Categorías: Editorial

Un fraude ‘legal’

Las víctimas son las arcas públicas del Estado, los estanqueros del otro lado del Estrecho, los consumidores de un producto sin control sanitario (si el tabaco procede del otro lado de la frontera)... Es una artimaña que llevan a cabo unos pocos y que perjudica a la mayoría.

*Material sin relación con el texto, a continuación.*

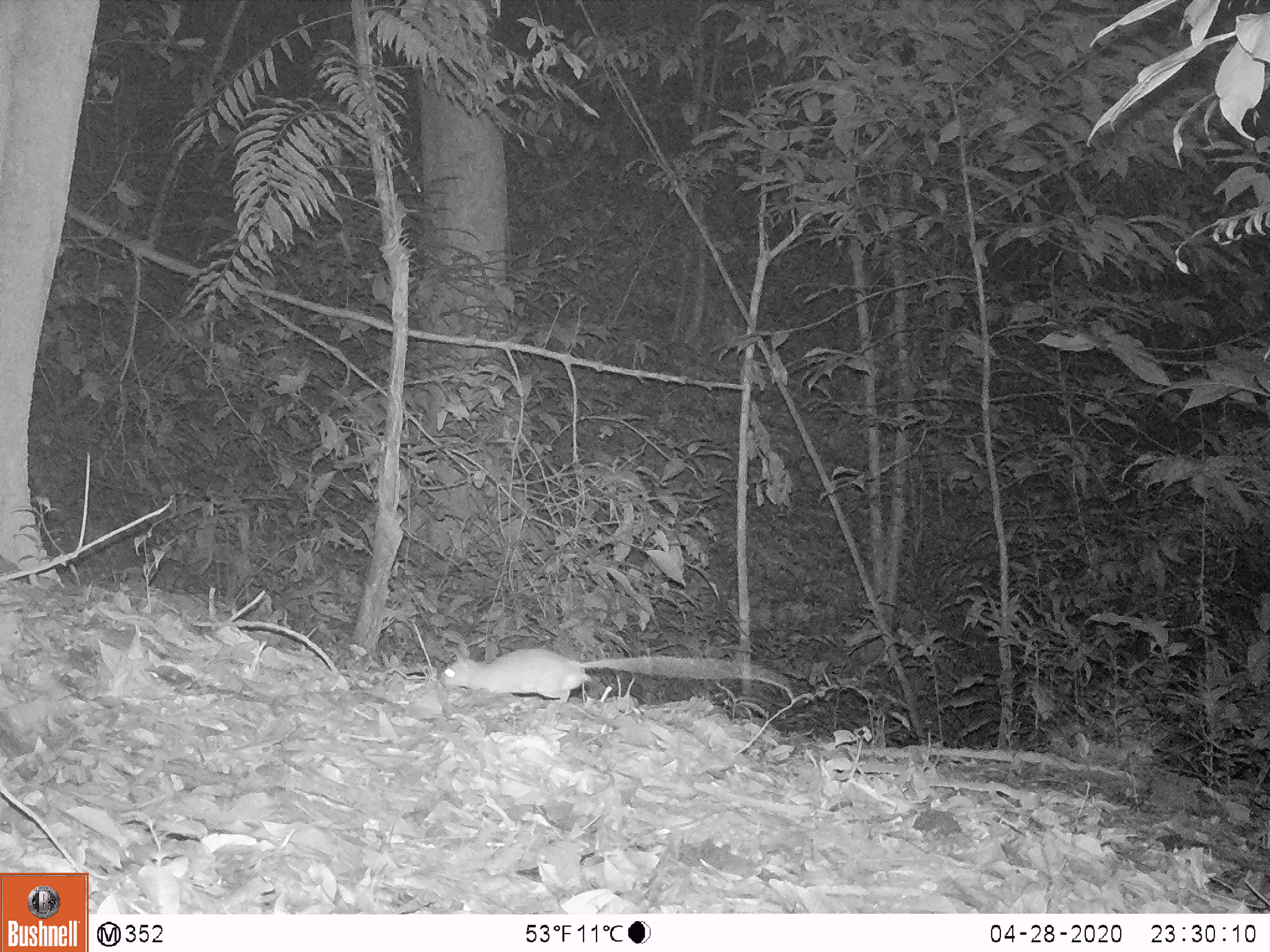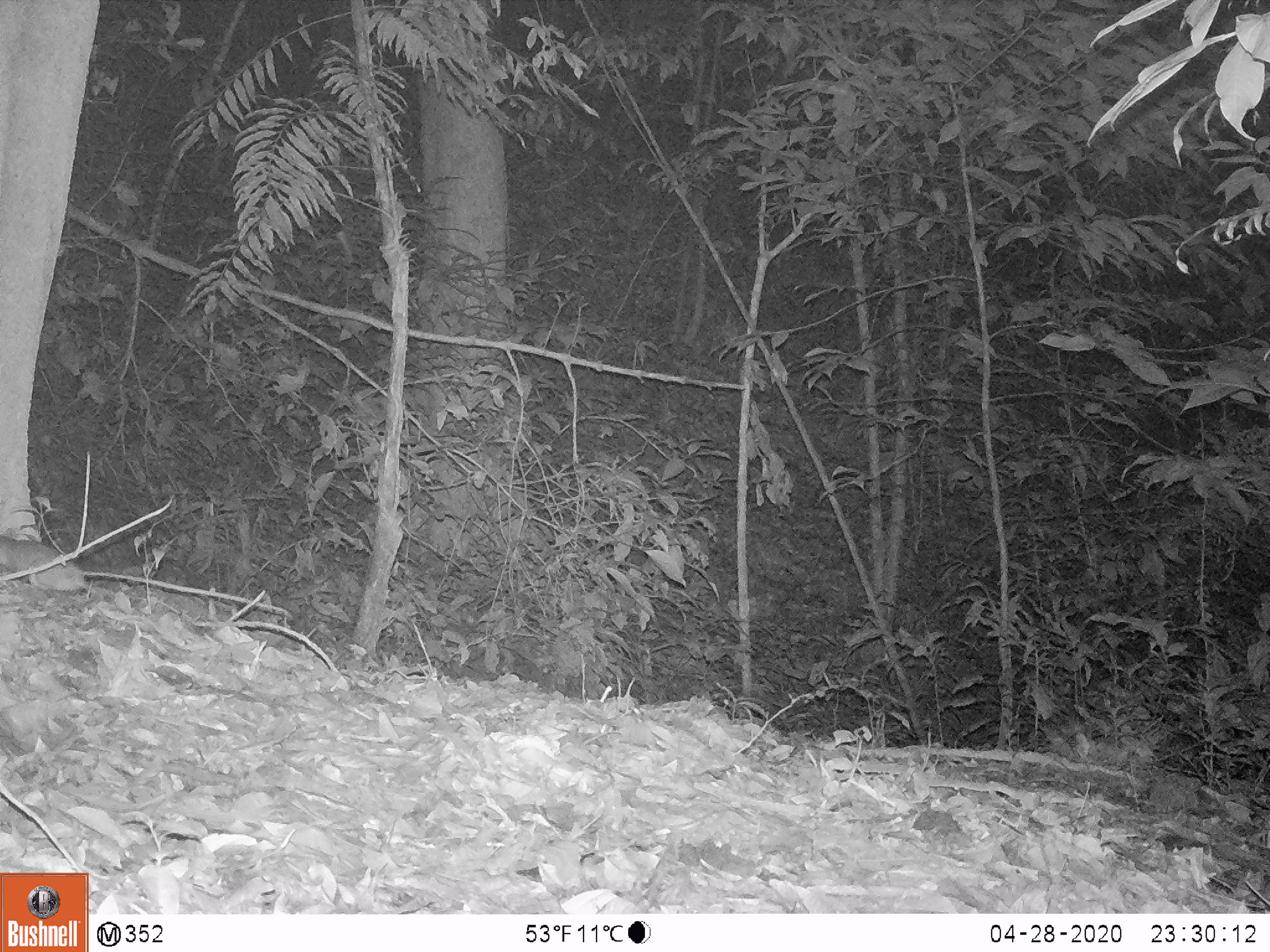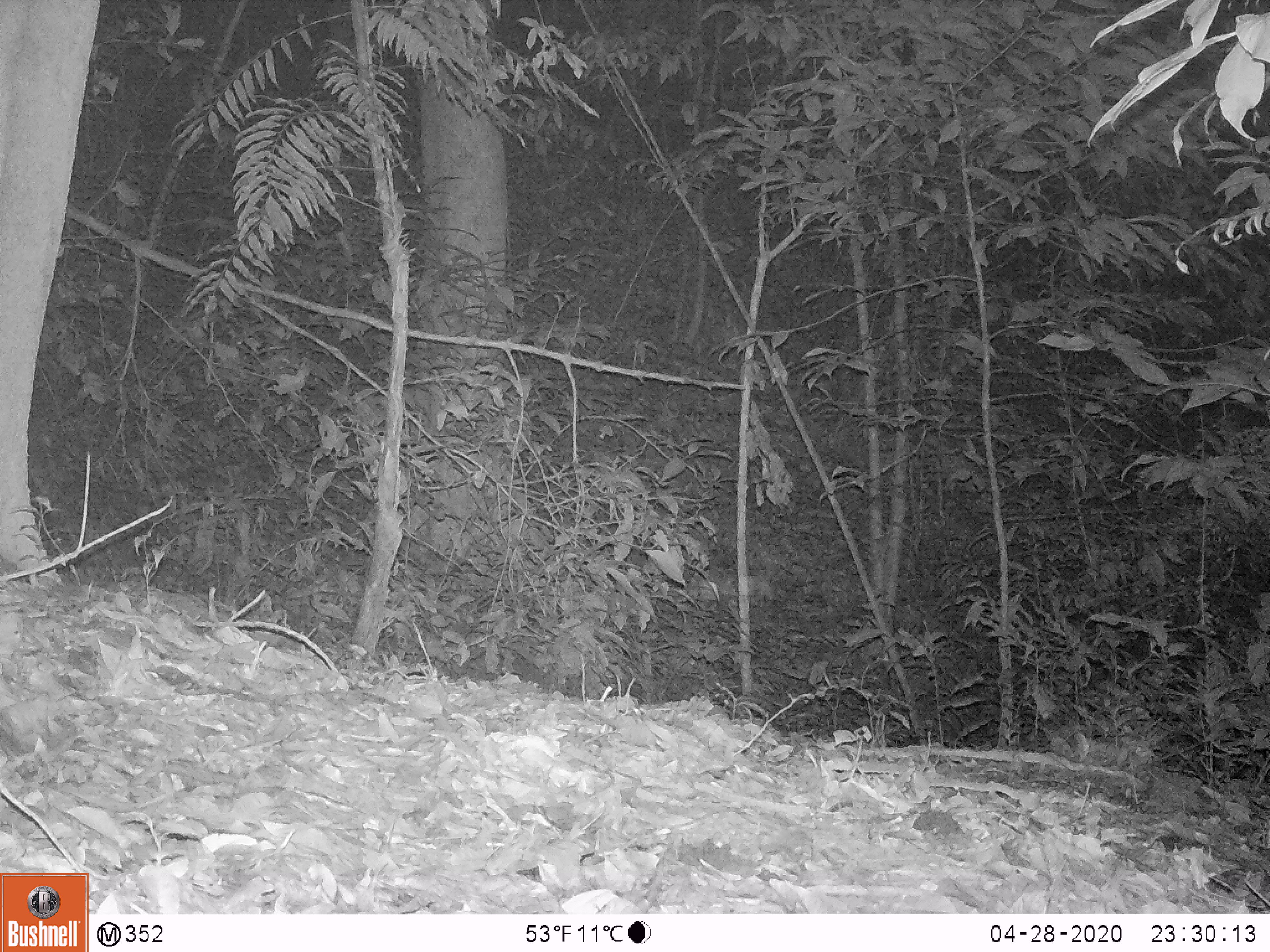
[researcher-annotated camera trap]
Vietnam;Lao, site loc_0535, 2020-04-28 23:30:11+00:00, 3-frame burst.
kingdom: Animalia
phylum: Chordata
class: Mammalia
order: Rodentia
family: Muridae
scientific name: Muridae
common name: old-world mice and rats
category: unidentified murid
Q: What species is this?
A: Unidentified murid (old-world mice and rats) (Muridae).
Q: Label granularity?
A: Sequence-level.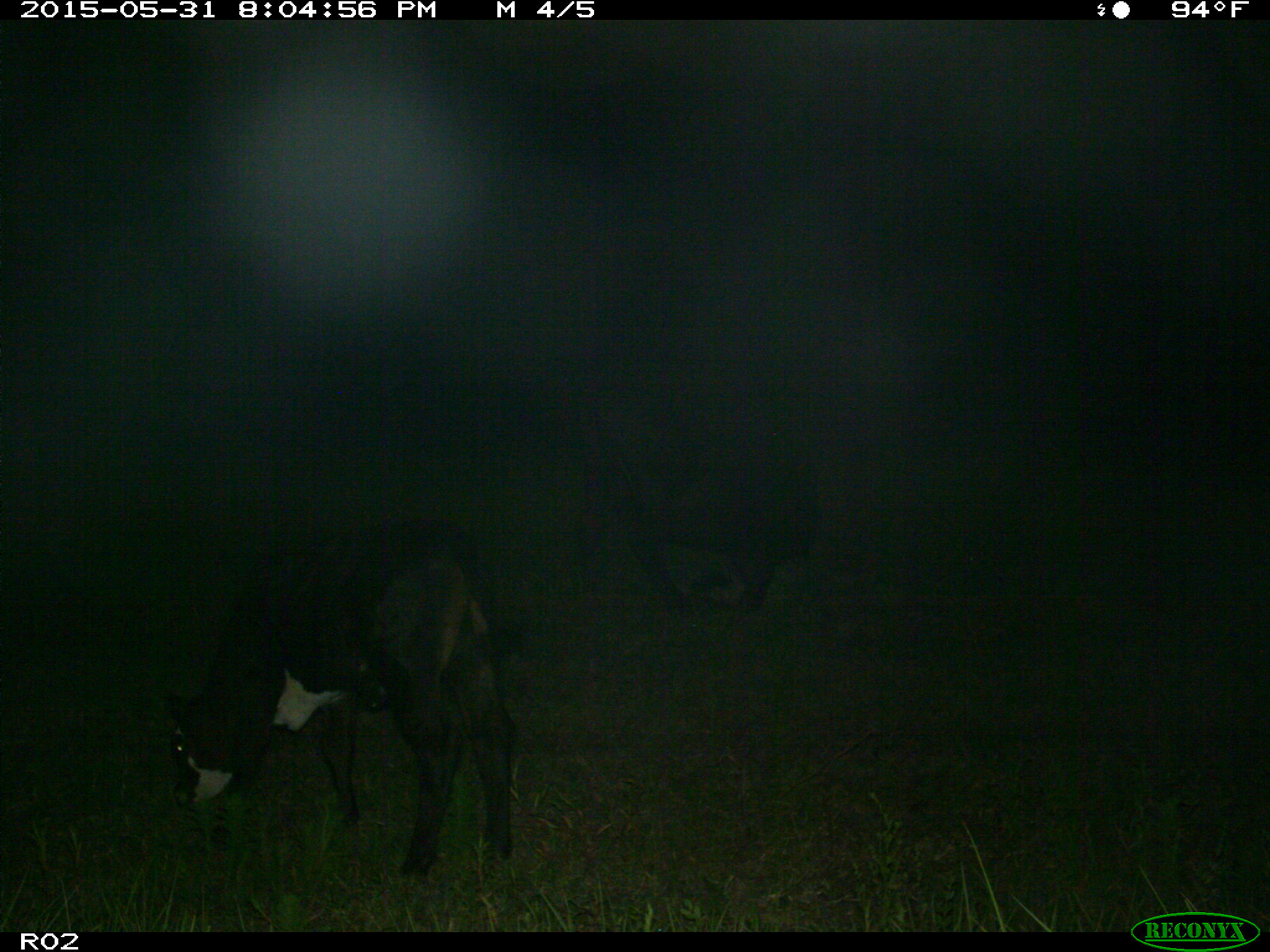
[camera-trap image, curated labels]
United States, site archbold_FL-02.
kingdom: Animalia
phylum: Chordata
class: Mammalia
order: Artiodactyla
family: Bovidae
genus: Bos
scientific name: Bos taurus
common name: domestic cow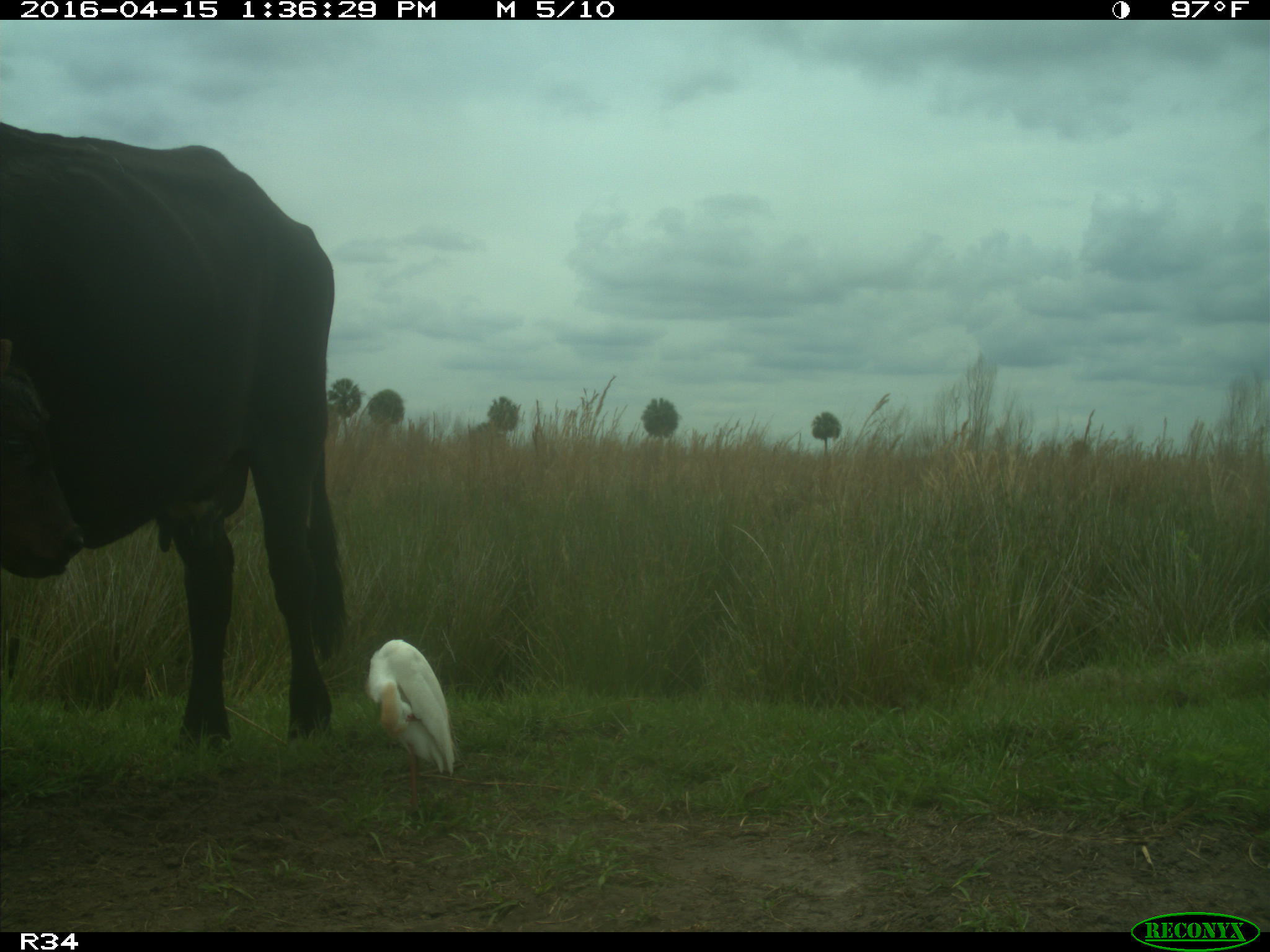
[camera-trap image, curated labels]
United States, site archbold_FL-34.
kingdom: Animalia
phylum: Chordata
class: Mammalia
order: Artiodactyla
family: Bovidae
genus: Bos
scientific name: Bos taurus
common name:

Y, sin embargo, está dentro de la legalidad siempre que el defraudador no transporte a la península un número de cajetillas superior al permitido, lo que no es necesario para que el ‘negocio’ sea rentable.
Los contrabandistas de tabaco (cuyo perfil no se corresponde necesariamente con personas sin otros medios con los que ganarse la vida) han vuelto a demostrar que la ley camina invariablemente un paso por detrás del delincuente porque éste, con el tiempo, siempre acaba encontrando una rendija en el Código Penal por la que escabullirse. En esta ocasión, como explica hoy El Faro, el fraude sólo es posible porque se sufraga, para más inri, con caudales públicos, se hace delante de los miembros de las Fuerzas de Seguridad y sin que éstos puedan hacer nada para evitarlo. La ley les autoriza para actuar ante un viajero que realice, uno tras otro, hasta cinco trayectos diarios entre Ceuta y la península subvencionados con fondos del Estado. No pueden hacer nada si el pasajero no sobrepasa en cada trayecto el máximo de tabaco permitido ni pueden impedir que el defraudador se aproveche de la buena fe de otros viajeros para que éstos le hagan el favor de atravesar los controles policiales con las cajetillas sobrantes.
El fraude es tan evidente como la solución: Establecer un número máximo, sensato y racional de viajes subvencionados por pasajero cada día entre nuestra ciudad y la península, o fijar y controlar que cada pasajero sólo pueda transportar diariamente un número máximo de cajetillas de tabaco con independencia de las veces que viaje en una sola jornada.
Es evidente que aún así, el fraude podría continuar existiendo, pero al menos serviría para reducir su impacto en las arcas públicas, tanto por el sobrecoste que supone para la bonificación de los billetes como por la caída en la recaudación de impuestos. Además, cuanto menor es el ‘botín’ menos interés despierta en el delincuente.
En cualquier caso, las autoridades con atribuciones para buscar y encontrar soluciones tienen que empezar ya a tomar medidas. Sería injustificable permanecer impasibles ante un fraude que nos perjudica a todos. Y el primer paso debe ser informar del engaño a los pasajeros que de buena fe colaboran sin saberlo con los defraudadores. Para ello bastaría con repartir un número suficiente de carteles por la Estación Marítima advirtiendo de la artimaña.